Il procedimento di conciliazione stragiudiziale, quello di cui ci occuperemo
in questo articolo, può essere definito come il tentativo volontario
di composizione amichevole di una lite. Si tratta infatti di un tentativo,
poiché non sempre si raggiunge un accordo; di procedimento volontario,
poiché le parti possono scegliere di utilizzare questo strumento,
ma non sono obbligate a farlo; di composizione della lite poiché
non si giunge ad una risoluzione della controversia ma alla sua estinzione;
di tentativo amichevole poiché si svolge fuori dal procedimento
giudiziario e poiché le parti, pur litigando, possono trovare un
accordo che consenta loro la continuazione dei rapporti economici.
L'istituto non ha riscosso fino ad oggi grandi successi in Italia e
solo ultimamente si è assistito ad una riscoperta della conciliazione
e ad un suo utilizzo (almeno per i contenziosi di valore medio basso) grazie
alla riforma del processo civile e all'istituzione dei giudici di pace.
Non sono però molte altre le novità in materia conciliativa.
Infatti, se si esclude la legge n¡ 580 di riordino delle Camera di
Commercio, il legislatore non ha introdotto ancora riforme sostanziali
dell'istituto che resta purtroppo per molti versi ancora poco efficace
e, forse per questo, poco utilizzato.
LA CAMERA ARBITRALE DI MILANO
A seguito della citata legge n¡ 580 che all'art. 2, comma IV,
punto a, recita che "le Camere di Commercio possono promuovere la costituzione
di commissioni arbitrali e conciliative per la risoluzione delle controversie
tra imprese e tra imprese e consumatori ed utenti" è stato istituito
a Milano, dal gennaio scorso, uno Sportello di conciliazione.

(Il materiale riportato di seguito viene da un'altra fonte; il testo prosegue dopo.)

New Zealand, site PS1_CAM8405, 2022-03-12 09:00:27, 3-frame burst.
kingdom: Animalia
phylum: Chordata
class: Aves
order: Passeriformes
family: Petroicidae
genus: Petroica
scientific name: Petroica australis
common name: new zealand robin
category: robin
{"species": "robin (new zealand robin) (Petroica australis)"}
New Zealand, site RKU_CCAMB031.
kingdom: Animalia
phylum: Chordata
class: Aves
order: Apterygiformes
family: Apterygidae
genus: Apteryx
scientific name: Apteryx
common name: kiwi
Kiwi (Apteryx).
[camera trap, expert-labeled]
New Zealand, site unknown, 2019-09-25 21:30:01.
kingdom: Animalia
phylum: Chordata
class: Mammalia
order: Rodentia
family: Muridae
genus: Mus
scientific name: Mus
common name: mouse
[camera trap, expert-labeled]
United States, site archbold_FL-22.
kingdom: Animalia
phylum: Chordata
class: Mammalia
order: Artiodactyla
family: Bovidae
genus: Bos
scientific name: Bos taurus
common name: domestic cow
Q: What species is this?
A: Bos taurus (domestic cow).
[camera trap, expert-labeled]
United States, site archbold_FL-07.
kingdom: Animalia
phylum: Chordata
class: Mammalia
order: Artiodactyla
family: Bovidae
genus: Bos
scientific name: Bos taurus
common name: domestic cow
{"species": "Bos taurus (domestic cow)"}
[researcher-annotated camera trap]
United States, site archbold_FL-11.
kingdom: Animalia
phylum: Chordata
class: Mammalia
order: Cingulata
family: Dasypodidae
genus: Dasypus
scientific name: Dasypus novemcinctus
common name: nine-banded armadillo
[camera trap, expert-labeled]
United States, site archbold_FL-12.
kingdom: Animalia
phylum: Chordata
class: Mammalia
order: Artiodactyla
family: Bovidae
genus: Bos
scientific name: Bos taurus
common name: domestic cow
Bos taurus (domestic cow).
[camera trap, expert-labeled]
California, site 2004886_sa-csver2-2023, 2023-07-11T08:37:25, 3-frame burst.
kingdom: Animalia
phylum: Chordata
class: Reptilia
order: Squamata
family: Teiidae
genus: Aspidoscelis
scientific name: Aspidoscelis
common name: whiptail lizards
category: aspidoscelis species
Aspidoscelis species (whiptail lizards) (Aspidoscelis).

Come si evince
dal testo di legge, il legislatore ha lasciato le Camere di Commercio libere
di costituire, a seconda delle rispettive esigenze e delle specificità
territoriali, le commissioni conciliative evitando di imporre loro una
procedura conciliativa standardizzata. Le singole Camere possono quindi
operare scelte differenti sia per quanto concerne gli ambiti conciliabili
(un unico settore o più), sia per la creazione delle commissioni
(conciliatore unico o collegio), sia per il coinvolgimento delle associazioni
di categoria dei settori in cui si opera. La Camera Arbitrale Nazionale
e Internazionale di Milano, ha attivato la struttura conciliativa sperimentando
un progetto con caratteristiche definite. Infatti, lo Sportello opera solo
per alcuni settori economici (al momento artigianato e industria edile,
estendendo entro l'estate anche ai contenziosi nel settore turistico e
commerciale), si attiva a seguito della richiesta di una parte (e non necessariamente
su istanza congiunta) ed utilizza una commissione conciliativa composta
da tre soggetti (e non il conciliatore unico).
Lo Sportello di Milano non opera a 360¡ ma in settori predeterminati;
è competente per i contenziosi che rientrano in determinati limiti
di valore che variano a seconda delle caratteristiche del settore stesso
(per l'artigianato il valore del contenzioso deve essere compreso tra 500.000
lire e trenta milioni di lire, mentre nel turismo tra 500.000 lire e dieci
milioni di lire). La scelta di operare solo in alcuni settori economici
è stata effettuata da un lato con il preciso intento di agire gradualmente,
sperimentando il procedimento posto in essere in un ambito ristretto, dall'altro
perché il sistema avviato presuppone il coinvolgimento delle associazioni
di categoria del settore in cui si opera. Si è quindi scelto di
operare in un primo momento nei settori più bisognosi di forme alternative
di giustizia e rappresentati da associazioni di categoria sensibili e collaborative.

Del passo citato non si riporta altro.